Retirement has changed dramatically in the last 20 or 30 years. The days of using social security and a guaranteed pension from working a single job are gone. Social security pays, on average, about $700 a month, woefully short of cost of living, and very few jobs pay pensions like they did in the past. With uncertainty abounding, outdated advice and an ever-changing target for retirement age, you may have some preconceived notions about retirement that are little more than myths.
To that end, we’ve brought together some of the most common myths about retirement that could be holding your plans back. If you find yourself holding some of these beliefs, a few small corrections could set you back on-course for a fruitful, healthy retirement.
You’re too young to worry about retirement
Interest rates in savings accounts and CDs are not what they were thirty years ago, but investing is still a good bet for growing your money.
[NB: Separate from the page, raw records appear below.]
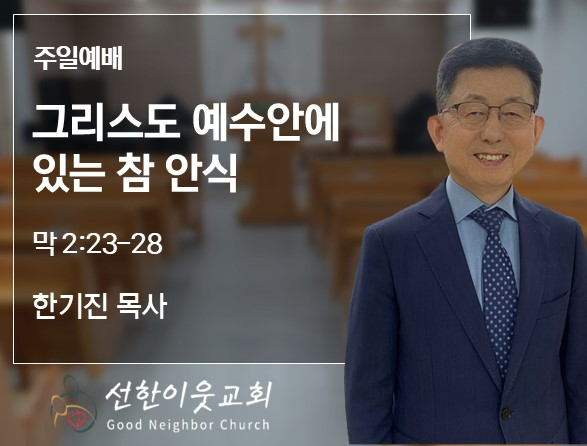 주일예배

그리스도 예수안에 있는 참 안식

막 2:23-28

한기진 목사

선한이웃교회
Good Neighbor Church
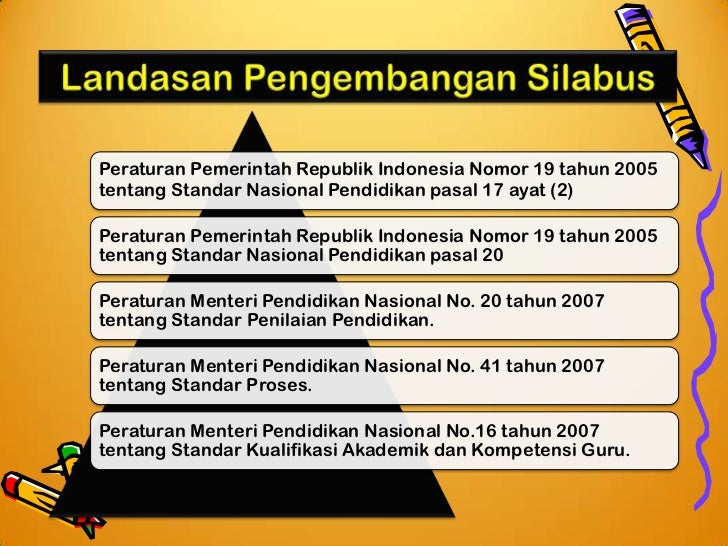 Landasan Pengembangan Silabus

Peraturan Pemerintah Republik Indonesia Nomor 19 tahun 2005 tentang Standar Nasional Pendidikan pasal 17 ayat (2)

Peraturan Pemerintah Republik Indonesia Nomor 19 tahun 2005 tentang Standar Nasional Pendidikan pasal 20

Peraturan Menteri Pendidikan Nasional No. 20 tahun 2007 tentang Standar Penilaian Pendidikan.

Peraturan Menteri Pendidikan Nasional No. 41 tahun 2007 tentang Standar Proses.

Peraturan Menteri Pendidikan Nasional No.16 tahun 2007 tentang Standar Kualifikasi Akademik dan Kompetensi Guru.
The sooner you start investing, the better, and the earlier you start contributing to a 401k or other employer-based savings plan, the more you’ll earn on the back end.
For instance, if you start contributing to an IRA in your twenties – as unfun as planning for retirement seems in your party years – you can nearly triple your investment if you’d waited until your mid-thirties. It’s never too early to start at least investing money for retirement; even if you end up with no financial concerns at all, the sooner you start investing extra cash flow, the more beneficial it will be. Starting your savings plan in your twenties before you have kids and a mortgage gives you A) more time for it to compound interest and B) more money to invest in general, since you don’t have family or debt detracting from your earnings.
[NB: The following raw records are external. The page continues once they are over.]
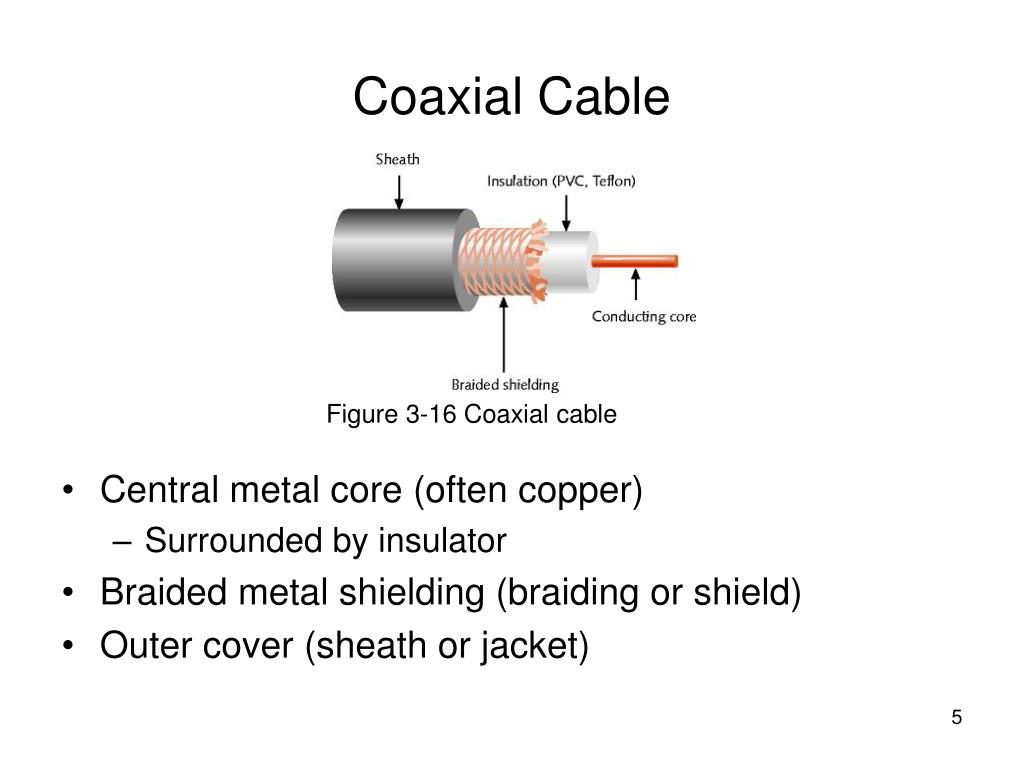 Coaxial Cable

Sheath

Insulation (PVC, Teflon)

Conducting core

Braided shielding

Figure 3-16 Coaxial cable

• Central metal core (often copper)
– Surrounded by insulator
• Braided metal shielding (braiding or shield)
• Outer cover (sheath or jacket)

5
You should stop investing in stocks in retirement
There’s often a fear that with the volatility of stocks that they should be left to younger folks. While nobody is suggesting you dump all your money into highly unstable investments, stocks are still the best way to grow your cash. With dependable growth and low risk, some stocks can be a critical investment for supplementing your savings in retirement. It’s inadvisable to ignore the stock market, just because you’re a retiree or on the cusp of retirement.
You’re too old to start saving
Just like the “too young” excuse, this is just nonsense. Even some savings is better than none at all, and if you take full advantage of your employer’s matching, then 15-20% of your income saved each check can get you back in the game quickly. Additionally, some companies offer “catch-up” contributing, which is usually for 50 year olds or older employees. This allows you to pay into it based on years you missed by not being employed. If you aggressively take advantage of employer matching and catch-up options, you can turn a modest investment of $5000 a year into over $200,000 within 15 years’ time, which is nothing to sneeze at.
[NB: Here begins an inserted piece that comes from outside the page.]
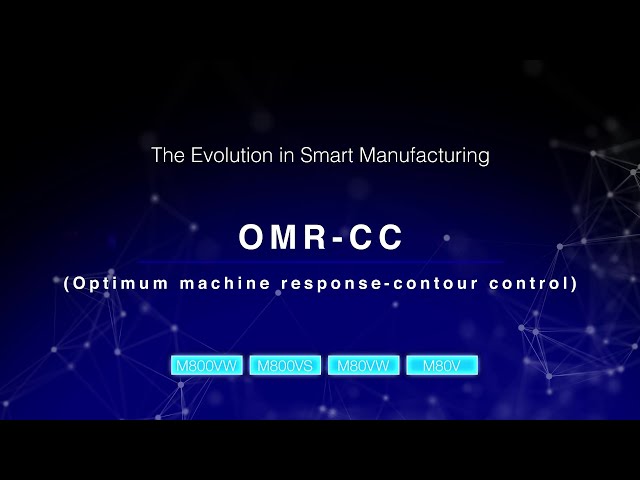 The Evolution in Smart Manufacturing

OMR-CC

(Optimum machine response-contour control)

M800VW M800VS M80VW M80V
Government programs will keep me covered
It should have already been established that social security will in no way take care of you in retirement, but if you’re thinking Medicare will cover you, that’s another surprise in store. First of all, Medicare doesn’t kick in for most people until 65, and if you want to retire with health coverage before that, it’s not an option. Secondly, Medicare doesn’t cap your out-of-pocket expenses, so you could be still paying for medical costs until you’re 100 years old.
A more sound investment would be to talk with an insurance expert about types of long-term medical insurance you can invest in while you’re young and keep into your retirement. Having additional medical will save you a lot of hoops, referrals and headaches later on in life, and can be supplemented by Medicare quite nicely.
No job, no taxes!
Woof, this couldn’t be further from the truth. You’re still going to be paying taxes in retirement even if you’re not drawing a regular paycheck. You’ll still be getting paid from retirement plans and some of them are taxable. Additionally, the beauty of being taxed through your paychecks is that someone else is doing all the math for you. In retirement, you’ll need a solid tax advisor and preparer to do your taxes for you, both to get your maximum benefit but also to make sure you avoid an irritating and costly audit. You will want to have a financial planner and an actual tax accountant in your corner before you retire to help make sense of taxes post-work.
Save now, relax later
There’s nothing more beneficial for your retirement than to start saving money now. Naturally the earlier you start the better off you’ll be, but it’s never too late to start planning. An extra $500 in a sound retirement plan now can turn into tens of thousands after 15 or 20 years, and can make the difference in your retirement strategy.
Start saving, start planning and never consider that you’ve “got enough” money or insurance to keep you covered. Consult with financial planners, insurance advisors and tax experts and get your retirement system in place as early as possible.
It may not be the most fun thing in the world to plan for, but it will be worth it when you’re relaxing on a beach somewhere instead of working into your 70s.